Investigators typically ask several different kinds of questions that present varying levels of risk. Prepare your SMEs to recognize and respond to the following types.
- Close-ended questions are narrowly focused and require only very brief answers; often a simple “yes” or “no” will do. They are usually employed to verify statements and address uncomplicated issues, for example, “Do you have a training program? Do you have a CAPA procedure? Is this your signature?” SMEs should avoid providing a broader response when they are asked a closed question.
- Open-ended questions are designed to encourage the SME to talk and provide as much information as he or she wishes. They are very broad, such as “What can you tell me about …?” or “What do you think about …?” Investigators often use open-ended questions to obtain more detail while reviewing complicated or sensitive areas. Instruct SMEs to provide fact-based answers, not responses based on opinion.
- Leading questions are phrased to suggest what kind of answer the investigator is seeking, such as “You don’t believe that process is effective, do you?” An investigator may ask this type of question to see how the SME is going to react. As with open-ended questions, SMEs should refrain from providing their opinions and respond with just the facts.

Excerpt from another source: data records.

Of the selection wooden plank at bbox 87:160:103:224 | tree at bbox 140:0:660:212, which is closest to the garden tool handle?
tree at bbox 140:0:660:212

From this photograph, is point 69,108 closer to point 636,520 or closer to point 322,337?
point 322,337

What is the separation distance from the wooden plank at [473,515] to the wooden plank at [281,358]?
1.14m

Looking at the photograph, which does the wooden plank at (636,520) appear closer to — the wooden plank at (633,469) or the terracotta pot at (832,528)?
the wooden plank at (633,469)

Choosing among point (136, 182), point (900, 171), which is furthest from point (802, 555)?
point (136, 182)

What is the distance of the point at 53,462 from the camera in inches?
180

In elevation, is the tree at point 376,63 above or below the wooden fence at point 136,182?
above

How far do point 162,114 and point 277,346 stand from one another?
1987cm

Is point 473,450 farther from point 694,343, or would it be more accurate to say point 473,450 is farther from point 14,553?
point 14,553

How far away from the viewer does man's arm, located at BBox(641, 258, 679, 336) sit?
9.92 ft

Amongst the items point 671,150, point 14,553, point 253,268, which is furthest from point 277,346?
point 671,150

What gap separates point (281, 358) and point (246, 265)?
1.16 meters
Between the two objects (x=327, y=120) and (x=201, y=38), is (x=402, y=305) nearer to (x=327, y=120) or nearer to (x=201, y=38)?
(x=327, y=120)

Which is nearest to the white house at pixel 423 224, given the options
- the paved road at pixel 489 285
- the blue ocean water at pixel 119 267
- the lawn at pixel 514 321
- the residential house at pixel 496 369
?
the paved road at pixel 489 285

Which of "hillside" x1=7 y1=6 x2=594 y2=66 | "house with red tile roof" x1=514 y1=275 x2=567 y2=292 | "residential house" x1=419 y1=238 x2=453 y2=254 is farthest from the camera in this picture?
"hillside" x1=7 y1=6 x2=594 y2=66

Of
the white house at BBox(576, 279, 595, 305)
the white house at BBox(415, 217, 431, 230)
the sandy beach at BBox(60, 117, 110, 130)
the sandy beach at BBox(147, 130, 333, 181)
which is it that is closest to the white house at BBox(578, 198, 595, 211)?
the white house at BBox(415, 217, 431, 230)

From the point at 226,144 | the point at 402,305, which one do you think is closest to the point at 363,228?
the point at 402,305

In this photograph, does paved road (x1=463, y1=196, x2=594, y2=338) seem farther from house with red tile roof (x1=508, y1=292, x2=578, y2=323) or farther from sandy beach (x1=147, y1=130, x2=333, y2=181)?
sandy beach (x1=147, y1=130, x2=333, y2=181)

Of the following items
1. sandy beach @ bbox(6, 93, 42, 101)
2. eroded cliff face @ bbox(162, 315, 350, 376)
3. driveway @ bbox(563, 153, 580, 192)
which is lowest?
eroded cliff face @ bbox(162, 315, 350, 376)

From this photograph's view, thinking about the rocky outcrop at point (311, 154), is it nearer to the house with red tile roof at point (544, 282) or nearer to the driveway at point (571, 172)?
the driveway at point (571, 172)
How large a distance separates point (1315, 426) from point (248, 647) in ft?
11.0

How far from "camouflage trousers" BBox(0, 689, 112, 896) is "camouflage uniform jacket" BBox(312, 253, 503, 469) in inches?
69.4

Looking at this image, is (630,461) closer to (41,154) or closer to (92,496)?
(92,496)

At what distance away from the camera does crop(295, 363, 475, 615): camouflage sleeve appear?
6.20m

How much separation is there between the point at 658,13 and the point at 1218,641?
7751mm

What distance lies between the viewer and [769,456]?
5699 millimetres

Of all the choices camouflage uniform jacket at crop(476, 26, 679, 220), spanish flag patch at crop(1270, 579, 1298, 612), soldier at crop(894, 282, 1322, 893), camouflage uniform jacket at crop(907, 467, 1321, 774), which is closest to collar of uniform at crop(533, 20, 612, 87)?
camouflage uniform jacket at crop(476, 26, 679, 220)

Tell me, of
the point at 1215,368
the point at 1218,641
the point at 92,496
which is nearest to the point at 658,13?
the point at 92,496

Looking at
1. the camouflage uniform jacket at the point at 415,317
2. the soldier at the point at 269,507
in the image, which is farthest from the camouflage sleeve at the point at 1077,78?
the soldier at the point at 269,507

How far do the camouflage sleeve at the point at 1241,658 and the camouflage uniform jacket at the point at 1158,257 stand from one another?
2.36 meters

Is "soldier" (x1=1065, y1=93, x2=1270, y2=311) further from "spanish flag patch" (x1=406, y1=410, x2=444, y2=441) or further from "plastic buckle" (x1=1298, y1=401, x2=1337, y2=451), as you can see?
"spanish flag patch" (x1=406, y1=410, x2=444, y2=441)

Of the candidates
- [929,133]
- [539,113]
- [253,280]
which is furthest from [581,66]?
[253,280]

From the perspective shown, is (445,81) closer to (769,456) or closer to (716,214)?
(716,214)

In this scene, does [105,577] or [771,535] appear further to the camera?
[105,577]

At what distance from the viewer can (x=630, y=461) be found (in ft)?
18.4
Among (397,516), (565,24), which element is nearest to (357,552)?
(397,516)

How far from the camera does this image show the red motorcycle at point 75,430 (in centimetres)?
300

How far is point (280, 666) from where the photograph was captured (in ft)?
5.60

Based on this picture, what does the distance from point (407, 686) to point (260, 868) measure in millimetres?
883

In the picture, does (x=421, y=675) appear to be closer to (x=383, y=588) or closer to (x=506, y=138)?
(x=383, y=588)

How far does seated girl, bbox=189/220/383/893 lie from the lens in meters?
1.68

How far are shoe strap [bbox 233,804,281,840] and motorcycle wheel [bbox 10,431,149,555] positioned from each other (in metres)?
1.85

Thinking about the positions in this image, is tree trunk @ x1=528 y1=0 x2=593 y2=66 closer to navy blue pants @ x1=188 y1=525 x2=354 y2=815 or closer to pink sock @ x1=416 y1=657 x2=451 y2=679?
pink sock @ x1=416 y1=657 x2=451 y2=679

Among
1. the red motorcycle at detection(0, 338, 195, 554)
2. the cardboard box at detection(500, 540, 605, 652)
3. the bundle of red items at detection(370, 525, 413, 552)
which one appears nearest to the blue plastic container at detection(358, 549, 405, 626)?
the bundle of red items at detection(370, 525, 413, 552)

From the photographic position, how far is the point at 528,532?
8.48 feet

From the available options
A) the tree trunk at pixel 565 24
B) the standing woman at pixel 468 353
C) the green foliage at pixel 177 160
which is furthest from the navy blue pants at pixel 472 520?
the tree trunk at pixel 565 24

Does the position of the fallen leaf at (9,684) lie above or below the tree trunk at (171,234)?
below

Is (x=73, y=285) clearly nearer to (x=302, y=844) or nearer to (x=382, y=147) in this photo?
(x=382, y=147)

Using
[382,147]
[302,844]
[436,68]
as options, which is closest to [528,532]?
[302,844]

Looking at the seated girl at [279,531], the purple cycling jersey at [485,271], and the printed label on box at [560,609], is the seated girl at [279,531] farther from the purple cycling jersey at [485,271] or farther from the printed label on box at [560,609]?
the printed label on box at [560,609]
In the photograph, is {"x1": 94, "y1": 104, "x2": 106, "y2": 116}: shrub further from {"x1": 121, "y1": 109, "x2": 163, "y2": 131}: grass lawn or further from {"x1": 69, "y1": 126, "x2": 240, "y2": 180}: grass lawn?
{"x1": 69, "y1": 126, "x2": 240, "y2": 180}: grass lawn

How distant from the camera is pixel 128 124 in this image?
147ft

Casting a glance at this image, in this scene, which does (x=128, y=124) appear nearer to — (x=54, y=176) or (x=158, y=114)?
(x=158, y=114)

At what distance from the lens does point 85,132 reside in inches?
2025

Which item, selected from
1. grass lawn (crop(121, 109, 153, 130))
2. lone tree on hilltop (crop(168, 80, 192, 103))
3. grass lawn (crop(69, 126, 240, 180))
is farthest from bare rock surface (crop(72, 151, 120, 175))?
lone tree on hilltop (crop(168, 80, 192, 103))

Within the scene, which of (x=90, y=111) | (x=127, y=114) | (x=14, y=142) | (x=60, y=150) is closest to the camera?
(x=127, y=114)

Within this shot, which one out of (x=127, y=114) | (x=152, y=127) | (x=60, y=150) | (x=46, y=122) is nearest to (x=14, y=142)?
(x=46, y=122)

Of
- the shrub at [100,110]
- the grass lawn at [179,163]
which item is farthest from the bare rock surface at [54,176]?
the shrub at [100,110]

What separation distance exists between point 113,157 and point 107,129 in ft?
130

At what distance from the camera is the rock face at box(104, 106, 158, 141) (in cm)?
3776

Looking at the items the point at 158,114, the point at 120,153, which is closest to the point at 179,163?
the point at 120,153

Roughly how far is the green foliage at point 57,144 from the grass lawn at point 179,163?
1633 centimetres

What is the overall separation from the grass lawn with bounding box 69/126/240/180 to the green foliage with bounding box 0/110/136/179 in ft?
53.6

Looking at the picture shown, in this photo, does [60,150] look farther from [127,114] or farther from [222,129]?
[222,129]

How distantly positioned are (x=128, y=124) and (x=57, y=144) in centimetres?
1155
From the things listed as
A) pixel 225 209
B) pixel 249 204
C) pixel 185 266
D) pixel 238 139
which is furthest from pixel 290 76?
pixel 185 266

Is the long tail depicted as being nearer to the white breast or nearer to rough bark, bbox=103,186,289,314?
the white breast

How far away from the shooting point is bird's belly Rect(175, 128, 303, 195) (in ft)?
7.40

- Nondirective or neutral questions, such as “How do you like your job?” may appear in the early stages or throughout an inspection. Investigators often use these types of questions to establish basic facts and identify potential issues. Train your SMEs to keep in mind that their responses are never off the record during an inspection and they should always answer in an official manner.
- Assumptive questions—possibly the trickiest kind—are designed to put the interviewee at ease and imply that the investigator already knows and accepts the answer, so the SME feels free to provide information he or she might otherwise not have shared. An example of an assumptive question might be, “So your CAPA system does not require an investigation for all non-conformances?” Instruct SMEs to listen very carefully to these types of questions to ensure that the investigator’s understanding is correct.
- Restatement of questions—The investigator may ask the same question multiple times of the same SME or different SMEs. This is done to confirm facts and to ensure he or she is receiving consistent answers. Make sure that other SMEs are kept aware of the content of previous discussions so that they do not make statements that contradict previous answers.
Knowing when to stop talking is one of the most important skills SMEs should learn. Just as important, once the investigator has finished asking the question, SMEs should ensure they have understood it. Train SMEs to repeat the question to verify that they have understood it. When in doubt, asking for clarification is important and necessary to ensure that SMEs provide accurate, correct answers to an investigator.